### To do
Copy the stretch of material from the line containing "Which of point" through the end of the material, word for word, leaving out any pictures.

### Given data
----------------
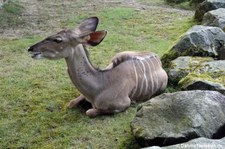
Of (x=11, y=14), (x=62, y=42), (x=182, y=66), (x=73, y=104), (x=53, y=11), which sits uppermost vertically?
(x=62, y=42)

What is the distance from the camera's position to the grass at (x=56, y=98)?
3975 millimetres

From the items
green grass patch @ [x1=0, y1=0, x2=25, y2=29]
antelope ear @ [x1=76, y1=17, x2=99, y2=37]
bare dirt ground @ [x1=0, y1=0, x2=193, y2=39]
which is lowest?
bare dirt ground @ [x1=0, y1=0, x2=193, y2=39]

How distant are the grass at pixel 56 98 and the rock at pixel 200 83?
61 cm

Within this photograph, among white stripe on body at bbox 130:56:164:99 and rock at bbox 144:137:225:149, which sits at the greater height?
rock at bbox 144:137:225:149

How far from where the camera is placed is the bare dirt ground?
757 centimetres

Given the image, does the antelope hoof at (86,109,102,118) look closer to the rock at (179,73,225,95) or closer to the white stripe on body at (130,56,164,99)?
the white stripe on body at (130,56,164,99)

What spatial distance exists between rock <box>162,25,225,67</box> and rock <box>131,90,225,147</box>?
1714mm

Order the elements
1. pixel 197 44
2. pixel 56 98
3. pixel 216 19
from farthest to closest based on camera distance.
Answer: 1. pixel 216 19
2. pixel 197 44
3. pixel 56 98

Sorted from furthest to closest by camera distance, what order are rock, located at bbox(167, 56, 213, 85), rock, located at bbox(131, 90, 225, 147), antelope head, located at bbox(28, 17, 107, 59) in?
rock, located at bbox(167, 56, 213, 85) < antelope head, located at bbox(28, 17, 107, 59) < rock, located at bbox(131, 90, 225, 147)

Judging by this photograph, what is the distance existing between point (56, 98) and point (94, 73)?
68cm

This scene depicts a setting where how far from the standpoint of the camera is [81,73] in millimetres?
4352

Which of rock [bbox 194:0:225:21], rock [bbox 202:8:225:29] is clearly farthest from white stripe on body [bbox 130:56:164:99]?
rock [bbox 194:0:225:21]

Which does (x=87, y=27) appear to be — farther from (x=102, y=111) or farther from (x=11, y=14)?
(x=11, y=14)

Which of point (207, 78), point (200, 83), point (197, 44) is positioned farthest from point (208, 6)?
point (200, 83)
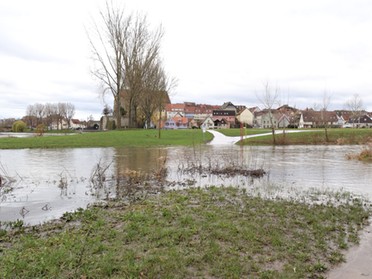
----------------
### Result of the task
Which of point (207, 78), point (200, 83), point (197, 44) is positioned farthest from point (208, 6)?
point (200, 83)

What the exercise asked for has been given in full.